EXTRACTED TEXT:
2004 Porsche 911 Expert Review:New Car Test Drive
New Car Test Drive
There is no substitute.
The Porsche 911 is the quintessential high-performance sports car and has been for as long as we can remember. A lot of driving enthusiasts grew up wanting one. This iconic machine celebrates it 40th anniversary in 2004, and it remains the standard by which other sports cars are judged.
The legend of the Porsche 911 is no myth. The current version delivers the latest engine and chassis technology and better performance than all but a few exotic cars available in North America. What's really impressive, though, is how easy it is to drive a 911. It's more user-friendly than a Ferrari, a Chevrolet Corvette or a Dodge Viper, and it's easier to live with as a daily driver. The 911 makes a better daily driver than the Porsche Boxster, as well. Porsche rightfully prides itself on the 911's wash-and-wear quality. As true high-performance sports cars go, the 911 has a reputation for being nearly bullet-proof, and there's very little about it that's finicky.
The wide array of 911s available might create some confusion among buyers beginning to explore the world of Porsche. Yet each of the 11 models is really a variation on, or a grade of, one primary theme, and any of them is an outstanding performer.

WORK INSTRUCTION A: In the Porsche 911 review, set down everything from "The legend of" down to "it that's finicky.".
WORK INSTRUCTION B:
Answer these about the Porsche 911 review:
(i) Which anniversary does the 911 celebrate in 2004?
(ii) How many 911 models are there?
(iii) Which three cars is the 911 said to be more user-friendly than?
WORK INSTRUCTION C: What comes next in the Porsche 911 review? Write on from its final sentence.

DATA EXCERPTS:
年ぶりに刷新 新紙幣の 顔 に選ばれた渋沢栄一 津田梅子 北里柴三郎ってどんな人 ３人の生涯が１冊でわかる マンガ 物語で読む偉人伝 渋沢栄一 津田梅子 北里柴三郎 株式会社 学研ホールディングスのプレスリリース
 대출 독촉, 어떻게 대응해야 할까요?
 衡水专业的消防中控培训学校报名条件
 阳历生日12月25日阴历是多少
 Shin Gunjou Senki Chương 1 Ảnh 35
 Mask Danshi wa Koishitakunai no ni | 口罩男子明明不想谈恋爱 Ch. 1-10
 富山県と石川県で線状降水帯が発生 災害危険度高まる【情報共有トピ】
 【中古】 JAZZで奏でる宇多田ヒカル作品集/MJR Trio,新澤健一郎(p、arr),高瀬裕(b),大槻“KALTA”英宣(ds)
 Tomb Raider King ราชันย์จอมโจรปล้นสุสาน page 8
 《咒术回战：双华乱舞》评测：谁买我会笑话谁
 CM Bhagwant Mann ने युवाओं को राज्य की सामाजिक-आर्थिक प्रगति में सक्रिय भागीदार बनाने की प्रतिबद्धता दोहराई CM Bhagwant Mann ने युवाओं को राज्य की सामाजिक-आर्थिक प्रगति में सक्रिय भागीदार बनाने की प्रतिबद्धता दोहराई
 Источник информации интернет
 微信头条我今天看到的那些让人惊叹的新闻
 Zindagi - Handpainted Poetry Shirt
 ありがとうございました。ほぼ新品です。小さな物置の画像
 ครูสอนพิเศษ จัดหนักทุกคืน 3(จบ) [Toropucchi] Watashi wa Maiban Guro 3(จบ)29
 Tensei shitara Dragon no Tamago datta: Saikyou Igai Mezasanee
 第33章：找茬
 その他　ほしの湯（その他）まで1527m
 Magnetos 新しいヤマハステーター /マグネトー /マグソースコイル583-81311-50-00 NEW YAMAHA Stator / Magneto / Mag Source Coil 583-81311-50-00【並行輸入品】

REPLY A:
The legend of the Porsche 911 is no myth. The current version delivers the latest engine and chassis technology and better performance than all but a few exotic cars available in North America. What's really impressive, though, is how easy it is to drive a 911. It's more user-friendly than a Ferrari, a Chevrolet Corvette or a Dodge Viper, and it's easier to live with as a daily driver. The 911 makes a better daily driver than the Porsche Boxster, as well. Porsche rightfully prides itself on the 911's wash-and-wear quality. As true high-performance sports cars go, the 911 has a reputation for being nearly bullet-proof, and there's very little about it that's finicky.

REPLY B:
(i) Its 40th anniversary.
(ii) There are 11 models.
(iii) A Ferrari, a Chevrolet Corvette and a Dodge Viper.

REPLY C:
Handling and braking are extraordinary. Steering is quick and direct, yet the 911 isn't darty, and it feels as secure as Fort Knox at twice the legal limit. It rides smoothly and more softly than you might expect; it's comfortable in daily use and relatively easy to climb into and out of. The six-speed manual gearbox is wonderfully satisfying to use. With the optional Tiptronic automatic, just about anyone can drive one of these cars. And that sound! Porsche has revived the classic 911 exhaust note, and car enthusiasts will mistake it for nothing else.
Today's 911 bears little resemblance to the air-cooled, tail-heavy original, which had much in common with the Volkswagen Beetle. The handling quirks in 911s built, say, 10 years ago, have been virtually eliminated. But the 911 hasn't change overnight. Its history is one of periodic overhauls, spaced between steady, constant improvement, sometimes in the middle of a model year.
When Porsche says racing improves the breed, it's more than advertising fodder. The 911 is built on race-proven architecture. Two years ago, its body structure was stiffened and its front end was restyled to make all 911s look more like the highline 911 Turbo, and less like the less-expensive Boxster. The 911's rear-mounted, 3.6-liter horizontally opposed six-cylinder engine was enlarged and upgraded in both turbo and non-turbo versions. The base normally aspirated engine, which comes on all Carrera and Targa models, delivers an impressive 315 horsepower.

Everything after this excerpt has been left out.